All three return `avatar_item` with `id` (look_id) and `group_id` — use `id` as `avatar_id` for videos.

Files: `{"type": "url", "url": "..."}`, `{"type": "asset_id", "asset_id": "..."}` (from `heygen asset create --file <path>`), or `{"type": "base64", "data": "...", "content_type": "..."}`.

---

## Path C: Direct Image (Simplest for One-Off)

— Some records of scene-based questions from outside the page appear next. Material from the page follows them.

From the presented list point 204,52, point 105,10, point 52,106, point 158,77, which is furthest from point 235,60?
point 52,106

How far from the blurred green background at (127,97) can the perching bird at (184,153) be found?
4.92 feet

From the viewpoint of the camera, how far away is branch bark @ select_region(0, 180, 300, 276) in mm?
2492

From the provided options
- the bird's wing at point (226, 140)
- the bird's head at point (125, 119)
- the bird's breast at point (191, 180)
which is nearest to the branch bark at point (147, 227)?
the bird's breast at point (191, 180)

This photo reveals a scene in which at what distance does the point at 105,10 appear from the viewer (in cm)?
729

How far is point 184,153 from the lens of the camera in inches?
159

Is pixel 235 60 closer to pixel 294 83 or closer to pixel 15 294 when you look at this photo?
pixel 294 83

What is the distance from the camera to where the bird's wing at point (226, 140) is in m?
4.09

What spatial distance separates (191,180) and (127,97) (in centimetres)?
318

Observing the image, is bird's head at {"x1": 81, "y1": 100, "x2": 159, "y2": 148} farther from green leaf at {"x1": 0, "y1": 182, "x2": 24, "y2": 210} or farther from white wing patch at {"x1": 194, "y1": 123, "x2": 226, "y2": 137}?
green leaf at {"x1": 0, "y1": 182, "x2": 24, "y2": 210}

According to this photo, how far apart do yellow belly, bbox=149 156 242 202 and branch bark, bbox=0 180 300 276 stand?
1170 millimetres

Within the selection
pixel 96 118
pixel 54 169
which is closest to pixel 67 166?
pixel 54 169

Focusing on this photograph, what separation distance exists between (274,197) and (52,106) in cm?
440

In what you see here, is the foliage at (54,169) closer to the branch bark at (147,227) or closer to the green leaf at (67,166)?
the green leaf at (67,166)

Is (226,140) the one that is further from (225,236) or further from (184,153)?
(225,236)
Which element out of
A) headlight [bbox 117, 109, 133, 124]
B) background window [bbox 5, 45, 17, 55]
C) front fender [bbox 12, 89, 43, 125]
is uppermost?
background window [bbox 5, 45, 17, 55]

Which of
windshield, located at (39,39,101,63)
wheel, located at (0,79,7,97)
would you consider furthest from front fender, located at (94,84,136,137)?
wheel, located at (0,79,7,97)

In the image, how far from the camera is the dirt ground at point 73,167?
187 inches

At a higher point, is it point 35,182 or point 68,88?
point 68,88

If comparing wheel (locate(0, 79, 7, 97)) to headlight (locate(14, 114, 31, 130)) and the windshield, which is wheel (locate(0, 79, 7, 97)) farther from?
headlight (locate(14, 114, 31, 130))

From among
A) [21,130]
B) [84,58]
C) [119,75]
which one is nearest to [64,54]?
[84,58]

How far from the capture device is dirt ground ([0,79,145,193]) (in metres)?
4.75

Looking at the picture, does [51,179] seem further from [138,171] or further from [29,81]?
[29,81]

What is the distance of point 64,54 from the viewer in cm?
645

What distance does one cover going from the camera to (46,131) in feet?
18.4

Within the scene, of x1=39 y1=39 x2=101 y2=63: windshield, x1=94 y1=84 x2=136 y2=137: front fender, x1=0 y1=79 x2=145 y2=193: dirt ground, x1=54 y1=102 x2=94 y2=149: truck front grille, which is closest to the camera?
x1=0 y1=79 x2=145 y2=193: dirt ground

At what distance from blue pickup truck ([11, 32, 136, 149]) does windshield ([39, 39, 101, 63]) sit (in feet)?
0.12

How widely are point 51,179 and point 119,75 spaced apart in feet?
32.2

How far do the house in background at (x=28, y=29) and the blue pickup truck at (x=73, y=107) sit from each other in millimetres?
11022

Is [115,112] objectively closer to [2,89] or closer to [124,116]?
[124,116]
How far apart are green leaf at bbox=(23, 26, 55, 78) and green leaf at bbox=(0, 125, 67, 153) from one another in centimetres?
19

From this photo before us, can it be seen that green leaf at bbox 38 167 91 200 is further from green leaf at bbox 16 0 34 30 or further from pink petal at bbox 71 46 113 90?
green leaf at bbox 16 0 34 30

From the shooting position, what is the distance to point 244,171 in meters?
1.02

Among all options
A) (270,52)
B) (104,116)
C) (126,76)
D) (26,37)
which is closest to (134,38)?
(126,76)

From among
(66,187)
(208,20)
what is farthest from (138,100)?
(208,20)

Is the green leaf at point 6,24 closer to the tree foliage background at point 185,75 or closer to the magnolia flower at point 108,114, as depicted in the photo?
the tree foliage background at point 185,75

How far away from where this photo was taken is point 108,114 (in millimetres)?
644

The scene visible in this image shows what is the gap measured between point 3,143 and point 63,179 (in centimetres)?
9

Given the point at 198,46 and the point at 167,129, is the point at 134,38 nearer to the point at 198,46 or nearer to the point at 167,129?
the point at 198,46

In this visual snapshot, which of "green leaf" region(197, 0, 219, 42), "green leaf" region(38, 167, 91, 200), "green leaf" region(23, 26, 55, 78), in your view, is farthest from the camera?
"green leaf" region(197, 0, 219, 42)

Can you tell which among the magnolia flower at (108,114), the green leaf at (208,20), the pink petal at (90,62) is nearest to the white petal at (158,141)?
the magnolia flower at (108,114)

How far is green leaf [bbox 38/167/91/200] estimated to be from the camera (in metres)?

Skip avatar creation. Pass `image_url` directly:

**MCP:** `create_video_from_image(image_url=<url>, script=<script>, voice_id=<voice_id>, aspect_ratio="16:9")`
**CLI:**
```bash
heygen video create -d '{
  "image_url": "https://example.com/headshot.jpg",
  "script": "<script>",
  "voice_id": "<voice_id>",
  "aspect_ratio": "16:9"
}'
```
Also accepts `image_asset_id`. Fastest path for one-off talking-head video.

---

## Voice Selection

**MCP:** `list_voices(type=private)` then `list_voices(type=public, language=<lang>, gender=<gender>)`
**CLI:**
```bash
heygen voice list --type private --limit 20

# Public voices with filters
heygen voice list --type public --engine starfish --language en --gender female --limit 20
```

---

## How Avatar/Voice Are Passed

**MCP:** `create_video_agent(prompt=<prompt>, avatar_id=<look_id>, voice_id=<voice_id>, style_id=<optional>, orientation=<orientation>)`

**CLI:** `heygen video-agent create` with flags:
```bash
heygen video-agent create \
  --prompt "..." \
  --avatar-id "<look_id_from_discovery>" \
  --voice-id "<voice_id_from_discovery>" \
  --style-id "<optional_style_id>" \
  --orientation landscape
```

- **Custom/stock avatar with known ID** → pass `--avatar-id`. Do NOT describe avatar's appearance in prompt. Only delivery style + background/environment.
- **No avatar_id (auto-select)** → describe desired presenter in prompt. Less reliable (~80% vs ~97%).
- **Voice-over only** → omit `--avatar-id`, state in prompt.

> Always provide explicit `--avatar-id` for presenter videos. 97.6% duration accuracy vs ~80% without.